> **Task A**: Return word for word the part of the records below that opens with their first line and closes with the line containing "3L243 0H139L122 29L104", keeping both of those lines. Leave the pictures out of your answer.

Writing on walls can trace its roots all the way back to cave drawings, even the Romans and Greeks were known to write and make protests on their building walls. In modern times, the rise of writing on walls, or graffiti as it became known, started in the US city of Philadelphia in the 1960’s. By the end of the decade, this new urban art form had moved to New York and during the 1970’s it’s popularity had grown exponentially. Walls, buildings, the subway, no city medium was exempt as gangs marked territory by tagging, or, street artists made political and humorous statements for all members of society to see. Like it or loathe it, graffiti’s impact on modern art history in the western world is assured.
At around the same time as graffiti’s popularity rose in the US, Alpina, Schnitzer and Hartge were making their own pioneering statements at the race tracks across Germany. Some were drivers, some engine tuners, some both. All were pioneers in BMW racing and performance engineering. More than racers, they were each smart enough to recognise that “Win on Sunday, sell on Monday” would hold true as the fascination with fast road cars continued to grow in their homeland, the derestricted sections of autobahn’s providing the perfect and unique vmax playground.
Almost 50 years later, on an unusually warm and stunning late February Sunday, I find myself driving one of these fast road cars in towards the east end of London, a Hartge E36 3.5 M3 Evo. As we pass through the Blackwall tunnel, I ease off the throttle and create a bit of space. A quick change down in to 2nd gear, blipping the engine and, whaahhhhhh, change to 3rd, pah,... whaahhhhhh I haven’t even gone above 3,5000 rpm, but the hairy chested exhaust reverberating of the tunnel walls is simply awesome, I’m already totally addicted to this car.

> **Task B**: Retype the passage above on graffiti and early BMW tuners in full, without any changes.

> **Data**:
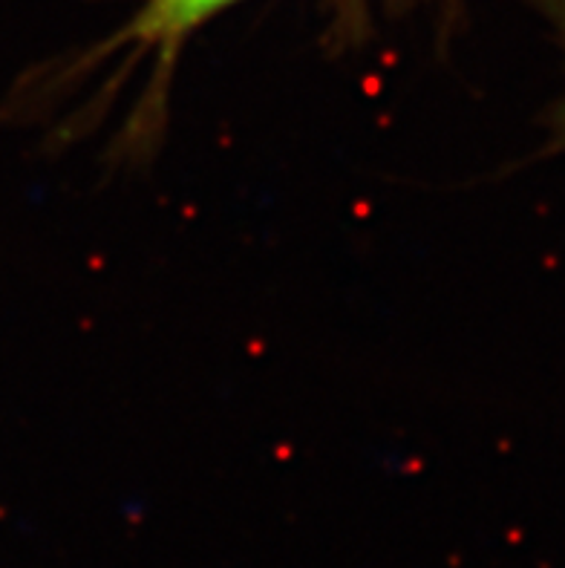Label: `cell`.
I'll return each mask as SVG.
<instances>
[{
	"mask_svg": "<svg viewBox=\"0 0 565 568\" xmlns=\"http://www.w3.org/2000/svg\"><path fill=\"white\" fill-rule=\"evenodd\" d=\"M537 3L539 12L545 14V21L552 23L554 36H557L559 50H563V70H565V0H531ZM548 151H565V87L563 95L554 101L552 113H548Z\"/></svg>",
	"mask_w": 565,
	"mask_h": 568,
	"instance_id": "obj_2",
	"label": "cell"
},
{
	"mask_svg": "<svg viewBox=\"0 0 565 568\" xmlns=\"http://www.w3.org/2000/svg\"><path fill=\"white\" fill-rule=\"evenodd\" d=\"M332 9H335V29L350 41L359 29H364L370 0H332Z\"/></svg>",
	"mask_w": 565,
	"mask_h": 568,
	"instance_id": "obj_3",
	"label": "cell"
},
{
	"mask_svg": "<svg viewBox=\"0 0 565 568\" xmlns=\"http://www.w3.org/2000/svg\"><path fill=\"white\" fill-rule=\"evenodd\" d=\"M236 3L243 0H139L122 29L104 38L95 52H87L81 70L110 64V84L139 87L122 144L142 151L159 136L176 61L200 29Z\"/></svg>",
	"mask_w": 565,
	"mask_h": 568,
	"instance_id": "obj_1",
	"label": "cell"
}]
</instances>
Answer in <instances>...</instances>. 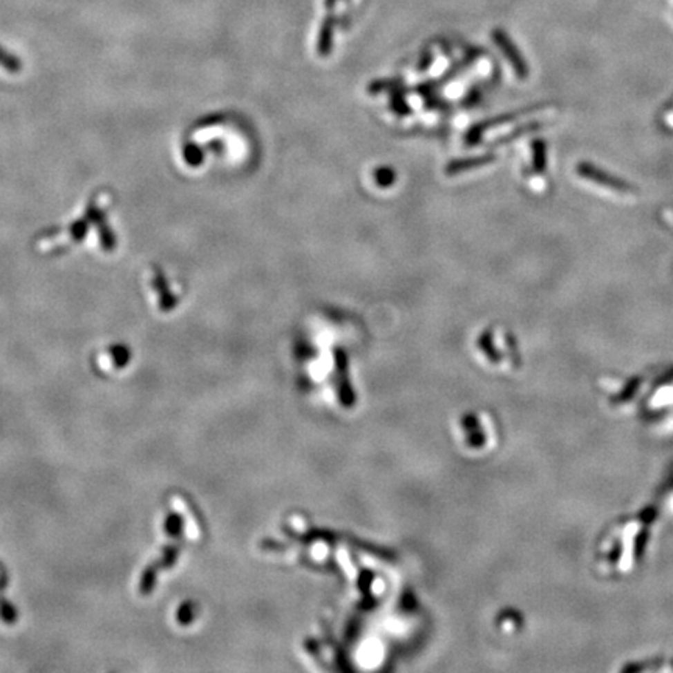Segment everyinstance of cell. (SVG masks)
Returning <instances> with one entry per match:
<instances>
[{
	"instance_id": "1",
	"label": "cell",
	"mask_w": 673,
	"mask_h": 673,
	"mask_svg": "<svg viewBox=\"0 0 673 673\" xmlns=\"http://www.w3.org/2000/svg\"><path fill=\"white\" fill-rule=\"evenodd\" d=\"M149 287H151L153 293L156 295V304L159 305V309L169 310L172 309L173 305H176V295H172V283L165 278L164 272H156L151 273V276L149 278Z\"/></svg>"
},
{
	"instance_id": "2",
	"label": "cell",
	"mask_w": 673,
	"mask_h": 673,
	"mask_svg": "<svg viewBox=\"0 0 673 673\" xmlns=\"http://www.w3.org/2000/svg\"><path fill=\"white\" fill-rule=\"evenodd\" d=\"M0 67H3L8 72H19L22 69V63L16 55L7 52L3 47H0Z\"/></svg>"
}]
</instances>
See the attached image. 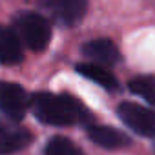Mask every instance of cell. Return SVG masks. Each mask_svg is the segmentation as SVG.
<instances>
[{
	"label": "cell",
	"mask_w": 155,
	"mask_h": 155,
	"mask_svg": "<svg viewBox=\"0 0 155 155\" xmlns=\"http://www.w3.org/2000/svg\"><path fill=\"white\" fill-rule=\"evenodd\" d=\"M44 155H84V151L68 137H53L48 140Z\"/></svg>",
	"instance_id": "12"
},
{
	"label": "cell",
	"mask_w": 155,
	"mask_h": 155,
	"mask_svg": "<svg viewBox=\"0 0 155 155\" xmlns=\"http://www.w3.org/2000/svg\"><path fill=\"white\" fill-rule=\"evenodd\" d=\"M82 53L99 66H115L120 60L119 48L108 38H93L82 46Z\"/></svg>",
	"instance_id": "7"
},
{
	"label": "cell",
	"mask_w": 155,
	"mask_h": 155,
	"mask_svg": "<svg viewBox=\"0 0 155 155\" xmlns=\"http://www.w3.org/2000/svg\"><path fill=\"white\" fill-rule=\"evenodd\" d=\"M131 93L142 97L146 102L155 104V77L151 75H139L130 81Z\"/></svg>",
	"instance_id": "11"
},
{
	"label": "cell",
	"mask_w": 155,
	"mask_h": 155,
	"mask_svg": "<svg viewBox=\"0 0 155 155\" xmlns=\"http://www.w3.org/2000/svg\"><path fill=\"white\" fill-rule=\"evenodd\" d=\"M77 71L81 75H84L86 79L93 81L95 84L106 88V90H117L119 88V82L115 79V75L106 69L104 66H99V64H93V62H88V64H77Z\"/></svg>",
	"instance_id": "10"
},
{
	"label": "cell",
	"mask_w": 155,
	"mask_h": 155,
	"mask_svg": "<svg viewBox=\"0 0 155 155\" xmlns=\"http://www.w3.org/2000/svg\"><path fill=\"white\" fill-rule=\"evenodd\" d=\"M22 58L24 51L18 35L15 33L13 28H6L0 24V64L13 66L22 62Z\"/></svg>",
	"instance_id": "8"
},
{
	"label": "cell",
	"mask_w": 155,
	"mask_h": 155,
	"mask_svg": "<svg viewBox=\"0 0 155 155\" xmlns=\"http://www.w3.org/2000/svg\"><path fill=\"white\" fill-rule=\"evenodd\" d=\"M117 113L128 128L144 137L155 139V111L135 102H122Z\"/></svg>",
	"instance_id": "4"
},
{
	"label": "cell",
	"mask_w": 155,
	"mask_h": 155,
	"mask_svg": "<svg viewBox=\"0 0 155 155\" xmlns=\"http://www.w3.org/2000/svg\"><path fill=\"white\" fill-rule=\"evenodd\" d=\"M88 135L95 144L108 148V150H117V148H124L130 144V139L126 137V133H122L117 128L104 126V124H90Z\"/></svg>",
	"instance_id": "9"
},
{
	"label": "cell",
	"mask_w": 155,
	"mask_h": 155,
	"mask_svg": "<svg viewBox=\"0 0 155 155\" xmlns=\"http://www.w3.org/2000/svg\"><path fill=\"white\" fill-rule=\"evenodd\" d=\"M33 135L17 120H0V155H13L29 146Z\"/></svg>",
	"instance_id": "6"
},
{
	"label": "cell",
	"mask_w": 155,
	"mask_h": 155,
	"mask_svg": "<svg viewBox=\"0 0 155 155\" xmlns=\"http://www.w3.org/2000/svg\"><path fill=\"white\" fill-rule=\"evenodd\" d=\"M31 99L28 97L26 90L15 82H0V111L9 120L24 119Z\"/></svg>",
	"instance_id": "5"
},
{
	"label": "cell",
	"mask_w": 155,
	"mask_h": 155,
	"mask_svg": "<svg viewBox=\"0 0 155 155\" xmlns=\"http://www.w3.org/2000/svg\"><path fill=\"white\" fill-rule=\"evenodd\" d=\"M13 29L18 35L20 42H24L33 51H42L48 48L51 40V26L49 20L35 11H24L15 17Z\"/></svg>",
	"instance_id": "2"
},
{
	"label": "cell",
	"mask_w": 155,
	"mask_h": 155,
	"mask_svg": "<svg viewBox=\"0 0 155 155\" xmlns=\"http://www.w3.org/2000/svg\"><path fill=\"white\" fill-rule=\"evenodd\" d=\"M35 117L49 126H90L91 115L88 110L71 95L60 93H35L29 102Z\"/></svg>",
	"instance_id": "1"
},
{
	"label": "cell",
	"mask_w": 155,
	"mask_h": 155,
	"mask_svg": "<svg viewBox=\"0 0 155 155\" xmlns=\"http://www.w3.org/2000/svg\"><path fill=\"white\" fill-rule=\"evenodd\" d=\"M38 6L60 26L79 24L88 9V0H38Z\"/></svg>",
	"instance_id": "3"
}]
</instances>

> **Final answer A**:
Label: `cell`.
I'll return each mask as SVG.
<instances>
[{
	"mask_svg": "<svg viewBox=\"0 0 565 568\" xmlns=\"http://www.w3.org/2000/svg\"><path fill=\"white\" fill-rule=\"evenodd\" d=\"M537 3L539 12L545 14V21L552 23L554 36H557L559 50H563V70H565V0H531ZM548 151H565V87L563 95L554 101L552 113H548Z\"/></svg>",
	"mask_w": 565,
	"mask_h": 568,
	"instance_id": "obj_2",
	"label": "cell"
},
{
	"mask_svg": "<svg viewBox=\"0 0 565 568\" xmlns=\"http://www.w3.org/2000/svg\"><path fill=\"white\" fill-rule=\"evenodd\" d=\"M332 9H335V29L350 41L359 29H364L370 0H332Z\"/></svg>",
	"mask_w": 565,
	"mask_h": 568,
	"instance_id": "obj_3",
	"label": "cell"
},
{
	"mask_svg": "<svg viewBox=\"0 0 565 568\" xmlns=\"http://www.w3.org/2000/svg\"><path fill=\"white\" fill-rule=\"evenodd\" d=\"M236 3L243 0H139L122 29L104 38L95 52H87L81 70L110 64V84L139 87L122 144L142 151L159 136L176 61L200 29Z\"/></svg>",

> **Final answer B**:
Writing on walls can trace its roots all the way back to cave drawings, even the Romans and Greeks were known to write and make protests on their building walls. In modern times, the rise of writing on walls, or graffiti as it became known, started in the US city of Philadelphia in the 1960’s. By the end of the decade, this new urban art form had moved to New York and during the 1970’s it’s popularity had grown exponentially. Walls, buildings, the subway, no city medium was exempt as gangs marked territory by tagging, or, street artists made political and humorous statements for all members of society to see. Like it or loathe it, graffiti’s impact on modern art history in the western world is assured.
At around the same time as graffiti’s popularity rose in the US, Alpina, Schnitzer and Hartge were making their own pioneering statements at the race tracks across Germany. Some were drivers, some engine tuners, some both. All were pioneers in BMW racing and performance engineering. More than racers, they were each smart enough to recognise that “Win on Sunday, sell on Monday” would hold true as the fascination with fast road cars continued to grow in their homeland, the derestricted sections of autobahn’s providing the perfect and unique vmax playground.
Almost 50 years later, on an unusually warm and stunning late February Sunday, I find myself driving one of these fast road cars in towards the east end of London, a Hartge E36 3.5 M3 Evo. As we pass through the Blackwall tunnel, I ease off the throttle and create a bit of space. A quick change down in to 2nd gear, blipping the engine and, whaahhhhhh, change to 3rd, pah,... whaahhhhhh I haven’t even gone above 3,5000 rpm, but the hairy chested exhaust reverberating of the tunnel walls is simply awesome, I’m already totally addicted to this car.